This is an online e log book to discuss our patient de-identified health data shared after taking his / her / guardians signed informed consent. Here we discuss our individual patients problems through series of inputs from available global online community of experts with an aim to solve those patients clinical problem with collective current best evident based input.
This E blog also reflects my patient centered online learning portfolio and your valuable inputs on the comment box is welcome.
I have been given this case to solve in an attempt to understand the topic of " patient clinical data analysis" to develop my competency in reading and comprehending clinical data including history, clinical findings, investigations and come up with diagnosis and treatment plan.
Radhesh Mahankali.
68 year old female resident of ramannapeta was a labour by occupation came with chief complaints of :
Pain abdomen since 8 days.
Abdominal distension since eight days.
Fever with chills since six days.
Loose stools since six days.
HOPI:
patient was apparently asymptomatic eight days back. Then she developed pain abdomen in the left lumbar region radiating to hypogastric region which was colicky type and was insidious in onset gradually progressive aggravated on food intake, the aggravation is more to solids than liquids.
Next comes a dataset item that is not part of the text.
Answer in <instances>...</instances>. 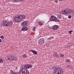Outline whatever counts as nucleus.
Returning a JSON list of instances; mask_svg holds the SVG:
<instances>
[{"mask_svg":"<svg viewBox=\"0 0 74 74\" xmlns=\"http://www.w3.org/2000/svg\"><path fill=\"white\" fill-rule=\"evenodd\" d=\"M68 18L69 19H71V15H69V16Z\"/></svg>","mask_w":74,"mask_h":74,"instance_id":"28","label":"nucleus"},{"mask_svg":"<svg viewBox=\"0 0 74 74\" xmlns=\"http://www.w3.org/2000/svg\"><path fill=\"white\" fill-rule=\"evenodd\" d=\"M24 68L26 69H29V68L32 69V65H30L29 64H25L24 65Z\"/></svg>","mask_w":74,"mask_h":74,"instance_id":"6","label":"nucleus"},{"mask_svg":"<svg viewBox=\"0 0 74 74\" xmlns=\"http://www.w3.org/2000/svg\"><path fill=\"white\" fill-rule=\"evenodd\" d=\"M54 68L56 67V66H54Z\"/></svg>","mask_w":74,"mask_h":74,"instance_id":"37","label":"nucleus"},{"mask_svg":"<svg viewBox=\"0 0 74 74\" xmlns=\"http://www.w3.org/2000/svg\"><path fill=\"white\" fill-rule=\"evenodd\" d=\"M3 25L5 26H8L10 25V23L9 21H8V20H6L5 21H3Z\"/></svg>","mask_w":74,"mask_h":74,"instance_id":"5","label":"nucleus"},{"mask_svg":"<svg viewBox=\"0 0 74 74\" xmlns=\"http://www.w3.org/2000/svg\"><path fill=\"white\" fill-rule=\"evenodd\" d=\"M26 18V16L25 15H19L18 16H16L14 18V21H15V22H22L23 19H24Z\"/></svg>","mask_w":74,"mask_h":74,"instance_id":"1","label":"nucleus"},{"mask_svg":"<svg viewBox=\"0 0 74 74\" xmlns=\"http://www.w3.org/2000/svg\"><path fill=\"white\" fill-rule=\"evenodd\" d=\"M58 29V25H55L52 27L53 30H56Z\"/></svg>","mask_w":74,"mask_h":74,"instance_id":"10","label":"nucleus"},{"mask_svg":"<svg viewBox=\"0 0 74 74\" xmlns=\"http://www.w3.org/2000/svg\"><path fill=\"white\" fill-rule=\"evenodd\" d=\"M59 70H60V67H59L55 68L54 69L53 72V74H57Z\"/></svg>","mask_w":74,"mask_h":74,"instance_id":"7","label":"nucleus"},{"mask_svg":"<svg viewBox=\"0 0 74 74\" xmlns=\"http://www.w3.org/2000/svg\"><path fill=\"white\" fill-rule=\"evenodd\" d=\"M28 29V28H27V27H26L25 26L23 27L22 28V31L25 32V31H26V30H27Z\"/></svg>","mask_w":74,"mask_h":74,"instance_id":"12","label":"nucleus"},{"mask_svg":"<svg viewBox=\"0 0 74 74\" xmlns=\"http://www.w3.org/2000/svg\"><path fill=\"white\" fill-rule=\"evenodd\" d=\"M50 20L51 21L54 22H59L60 21V20L58 19L55 16H52L50 18Z\"/></svg>","mask_w":74,"mask_h":74,"instance_id":"4","label":"nucleus"},{"mask_svg":"<svg viewBox=\"0 0 74 74\" xmlns=\"http://www.w3.org/2000/svg\"><path fill=\"white\" fill-rule=\"evenodd\" d=\"M65 62L67 63H70V62H71V61H70V60L69 59H66L65 60Z\"/></svg>","mask_w":74,"mask_h":74,"instance_id":"15","label":"nucleus"},{"mask_svg":"<svg viewBox=\"0 0 74 74\" xmlns=\"http://www.w3.org/2000/svg\"><path fill=\"white\" fill-rule=\"evenodd\" d=\"M62 0H59L60 1H62Z\"/></svg>","mask_w":74,"mask_h":74,"instance_id":"36","label":"nucleus"},{"mask_svg":"<svg viewBox=\"0 0 74 74\" xmlns=\"http://www.w3.org/2000/svg\"><path fill=\"white\" fill-rule=\"evenodd\" d=\"M9 57H10V58H12V57H13V55H10L9 56Z\"/></svg>","mask_w":74,"mask_h":74,"instance_id":"31","label":"nucleus"},{"mask_svg":"<svg viewBox=\"0 0 74 74\" xmlns=\"http://www.w3.org/2000/svg\"><path fill=\"white\" fill-rule=\"evenodd\" d=\"M22 57L24 58H27V56L26 54H23V55H22Z\"/></svg>","mask_w":74,"mask_h":74,"instance_id":"18","label":"nucleus"},{"mask_svg":"<svg viewBox=\"0 0 74 74\" xmlns=\"http://www.w3.org/2000/svg\"><path fill=\"white\" fill-rule=\"evenodd\" d=\"M14 72L12 70L10 71V74H14Z\"/></svg>","mask_w":74,"mask_h":74,"instance_id":"24","label":"nucleus"},{"mask_svg":"<svg viewBox=\"0 0 74 74\" xmlns=\"http://www.w3.org/2000/svg\"><path fill=\"white\" fill-rule=\"evenodd\" d=\"M9 25H10V26H12V23H13V22L12 21H10L9 22Z\"/></svg>","mask_w":74,"mask_h":74,"instance_id":"21","label":"nucleus"},{"mask_svg":"<svg viewBox=\"0 0 74 74\" xmlns=\"http://www.w3.org/2000/svg\"><path fill=\"white\" fill-rule=\"evenodd\" d=\"M8 60H10V58H8Z\"/></svg>","mask_w":74,"mask_h":74,"instance_id":"35","label":"nucleus"},{"mask_svg":"<svg viewBox=\"0 0 74 74\" xmlns=\"http://www.w3.org/2000/svg\"><path fill=\"white\" fill-rule=\"evenodd\" d=\"M38 24L39 25H43V22H42L40 21L38 23Z\"/></svg>","mask_w":74,"mask_h":74,"instance_id":"20","label":"nucleus"},{"mask_svg":"<svg viewBox=\"0 0 74 74\" xmlns=\"http://www.w3.org/2000/svg\"><path fill=\"white\" fill-rule=\"evenodd\" d=\"M27 21H24L21 24L22 26H27Z\"/></svg>","mask_w":74,"mask_h":74,"instance_id":"9","label":"nucleus"},{"mask_svg":"<svg viewBox=\"0 0 74 74\" xmlns=\"http://www.w3.org/2000/svg\"><path fill=\"white\" fill-rule=\"evenodd\" d=\"M58 16V18L59 19H62V16L61 15H58L57 16Z\"/></svg>","mask_w":74,"mask_h":74,"instance_id":"17","label":"nucleus"},{"mask_svg":"<svg viewBox=\"0 0 74 74\" xmlns=\"http://www.w3.org/2000/svg\"><path fill=\"white\" fill-rule=\"evenodd\" d=\"M3 59H0V64L3 63Z\"/></svg>","mask_w":74,"mask_h":74,"instance_id":"23","label":"nucleus"},{"mask_svg":"<svg viewBox=\"0 0 74 74\" xmlns=\"http://www.w3.org/2000/svg\"><path fill=\"white\" fill-rule=\"evenodd\" d=\"M70 67L71 66L70 65L69 66H68V68L70 69V67Z\"/></svg>","mask_w":74,"mask_h":74,"instance_id":"33","label":"nucleus"},{"mask_svg":"<svg viewBox=\"0 0 74 74\" xmlns=\"http://www.w3.org/2000/svg\"><path fill=\"white\" fill-rule=\"evenodd\" d=\"M14 2H18V1H23V0H14Z\"/></svg>","mask_w":74,"mask_h":74,"instance_id":"19","label":"nucleus"},{"mask_svg":"<svg viewBox=\"0 0 74 74\" xmlns=\"http://www.w3.org/2000/svg\"><path fill=\"white\" fill-rule=\"evenodd\" d=\"M14 74H18V73L14 72Z\"/></svg>","mask_w":74,"mask_h":74,"instance_id":"32","label":"nucleus"},{"mask_svg":"<svg viewBox=\"0 0 74 74\" xmlns=\"http://www.w3.org/2000/svg\"><path fill=\"white\" fill-rule=\"evenodd\" d=\"M62 74V71H61V69H60V70L58 71V72H57V74Z\"/></svg>","mask_w":74,"mask_h":74,"instance_id":"16","label":"nucleus"},{"mask_svg":"<svg viewBox=\"0 0 74 74\" xmlns=\"http://www.w3.org/2000/svg\"><path fill=\"white\" fill-rule=\"evenodd\" d=\"M38 44L39 45H42L44 43V39L43 38H41L39 40Z\"/></svg>","mask_w":74,"mask_h":74,"instance_id":"8","label":"nucleus"},{"mask_svg":"<svg viewBox=\"0 0 74 74\" xmlns=\"http://www.w3.org/2000/svg\"><path fill=\"white\" fill-rule=\"evenodd\" d=\"M13 56H13V57L12 58H10V60L11 61H13V60H16V58Z\"/></svg>","mask_w":74,"mask_h":74,"instance_id":"13","label":"nucleus"},{"mask_svg":"<svg viewBox=\"0 0 74 74\" xmlns=\"http://www.w3.org/2000/svg\"><path fill=\"white\" fill-rule=\"evenodd\" d=\"M0 37V38H2V39H3L4 38V37L3 36H1Z\"/></svg>","mask_w":74,"mask_h":74,"instance_id":"27","label":"nucleus"},{"mask_svg":"<svg viewBox=\"0 0 74 74\" xmlns=\"http://www.w3.org/2000/svg\"><path fill=\"white\" fill-rule=\"evenodd\" d=\"M30 52H32V53H33L35 55H37V52L36 51H34L33 50L31 49L29 50Z\"/></svg>","mask_w":74,"mask_h":74,"instance_id":"11","label":"nucleus"},{"mask_svg":"<svg viewBox=\"0 0 74 74\" xmlns=\"http://www.w3.org/2000/svg\"><path fill=\"white\" fill-rule=\"evenodd\" d=\"M55 2L56 3H58V0H55Z\"/></svg>","mask_w":74,"mask_h":74,"instance_id":"29","label":"nucleus"},{"mask_svg":"<svg viewBox=\"0 0 74 74\" xmlns=\"http://www.w3.org/2000/svg\"><path fill=\"white\" fill-rule=\"evenodd\" d=\"M73 12L71 9L67 8L65 9V10H64L62 13L64 15H66V14H67V15H69L71 14Z\"/></svg>","mask_w":74,"mask_h":74,"instance_id":"2","label":"nucleus"},{"mask_svg":"<svg viewBox=\"0 0 74 74\" xmlns=\"http://www.w3.org/2000/svg\"><path fill=\"white\" fill-rule=\"evenodd\" d=\"M1 42H2V40H1V39H0V43Z\"/></svg>","mask_w":74,"mask_h":74,"instance_id":"34","label":"nucleus"},{"mask_svg":"<svg viewBox=\"0 0 74 74\" xmlns=\"http://www.w3.org/2000/svg\"><path fill=\"white\" fill-rule=\"evenodd\" d=\"M73 32V30H71L68 32L70 33V34H71V32Z\"/></svg>","mask_w":74,"mask_h":74,"instance_id":"25","label":"nucleus"},{"mask_svg":"<svg viewBox=\"0 0 74 74\" xmlns=\"http://www.w3.org/2000/svg\"><path fill=\"white\" fill-rule=\"evenodd\" d=\"M61 71L62 73V74H63V72H64V71H63V70L61 69Z\"/></svg>","mask_w":74,"mask_h":74,"instance_id":"30","label":"nucleus"},{"mask_svg":"<svg viewBox=\"0 0 74 74\" xmlns=\"http://www.w3.org/2000/svg\"><path fill=\"white\" fill-rule=\"evenodd\" d=\"M68 47H69V46H68Z\"/></svg>","mask_w":74,"mask_h":74,"instance_id":"38","label":"nucleus"},{"mask_svg":"<svg viewBox=\"0 0 74 74\" xmlns=\"http://www.w3.org/2000/svg\"><path fill=\"white\" fill-rule=\"evenodd\" d=\"M36 27H34L33 29V30L34 31V32H35L36 31Z\"/></svg>","mask_w":74,"mask_h":74,"instance_id":"26","label":"nucleus"},{"mask_svg":"<svg viewBox=\"0 0 74 74\" xmlns=\"http://www.w3.org/2000/svg\"><path fill=\"white\" fill-rule=\"evenodd\" d=\"M53 56H55L56 58H58V54L56 52H55L54 53Z\"/></svg>","mask_w":74,"mask_h":74,"instance_id":"14","label":"nucleus"},{"mask_svg":"<svg viewBox=\"0 0 74 74\" xmlns=\"http://www.w3.org/2000/svg\"><path fill=\"white\" fill-rule=\"evenodd\" d=\"M60 55L62 58H63V57L64 56V55L63 54L61 53L60 54Z\"/></svg>","mask_w":74,"mask_h":74,"instance_id":"22","label":"nucleus"},{"mask_svg":"<svg viewBox=\"0 0 74 74\" xmlns=\"http://www.w3.org/2000/svg\"><path fill=\"white\" fill-rule=\"evenodd\" d=\"M20 74H30V72L27 69L25 70L22 69L20 70L19 72Z\"/></svg>","mask_w":74,"mask_h":74,"instance_id":"3","label":"nucleus"}]
</instances>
She then developed abdominal distension since eight days, which was insidious in onset and gradually progressive.
She also developed fever which is intermittent, associated with chills and rigors , no evening rise of temperature, associated with vomitings 3 episodes which are non projectile, bilious in nature, food particles as content.
She developed loose stools 3-4 episodes which lasted for 6 days, watery in consistency, not associated with blood and mucus, black coloured stools.
She visited ramannapet govt hospital for the above complaints where she was admitted for 2 days, there were no relief of symptoms, so, she visited a private hospital in nalgonda and then they came to our hospital as they couldn't afford the expenses in the private hospital.
Patient also has hypopigmentation of lips since 11 years for which she suspected leprosy and visited a leprosy hospital where it was ruled out and was given an unkwnon topical medication, she took the madication for 1 month and then stopped using it.
Patient also has upper back pain since 10 years, sudden in onset after a shoulder injury, on and off, aggravated on lifting weights and relieves on taking rest.
PAST HISTORY:
No similar complaints in the past.
DM-since 10years under Metformin 500mg po od and glimipiride po od-morning before breakfast
sitagliptin500mg po od and rosuvastatin10mg po od-before dinner.
N/K/C/O HTN, asthma, epilepsy, TB, Thyroid disorders.
PERSONAL HISTORY:
DAILY ROUTINE:
She wakes up at 5 in the morning and she cooks food on her own and drinks juice made of ragi between 7-8 AM
then at 10AM she eats cooked sorghum with curryand has her lunch at 2PM usually rice and curry then she sleeps for an hour and then at 7 pm she has her dinner usually sorghum roti or cooked sorghum with curry and she sleep at 9PM. She was a labour by occupation she quit 5 years ago.
Sleep-disturbed
Appetite- decreased
Addictions- toddy since 20 years, drinks occasionlly 300 ml per session, last cunsumption was 25 days back.
Bowel: loose stools since 6 days
Bladder: regular
Allergies: no known allergies.
GE:
Patient is conscious, coherent, cooperative well oriented to time place and person .Moderately built and moderately nourished
Pallor: absent
Icterus: absent
Cyanosis: absent
Clubbing: absent
Generalized lymphadenopathy: absent
Bilateral pedal edema: absent
VITALS:
PR-70bpm
RR-19cpm
BP-110/70mmHg
temp-Afebrile.
P/A:
INSPECTION:
Shape of abdomen- scaphoid
Umbilicus- inverted
No Scars, Sinuses and engorged veins.
No visible palsations, peristalysis
Palpation:
No local rise of temp
tenderness - mild tenderness in left lumbar region, umbilicus and hypogastric region.
No masses felt Spleen X Liver X
Percussion - No dullness
No Fluid thrill
No Shifting dullness
Aus -Bowel sounds heard.
Cardiovascular System : S1, S2 heard, no
murmurs
Respiratory System : Bilateral air entry present.Normal vesicular breath sounds heard.
Central Nervous System : Higher mental functions intact. No focal neurological deficits.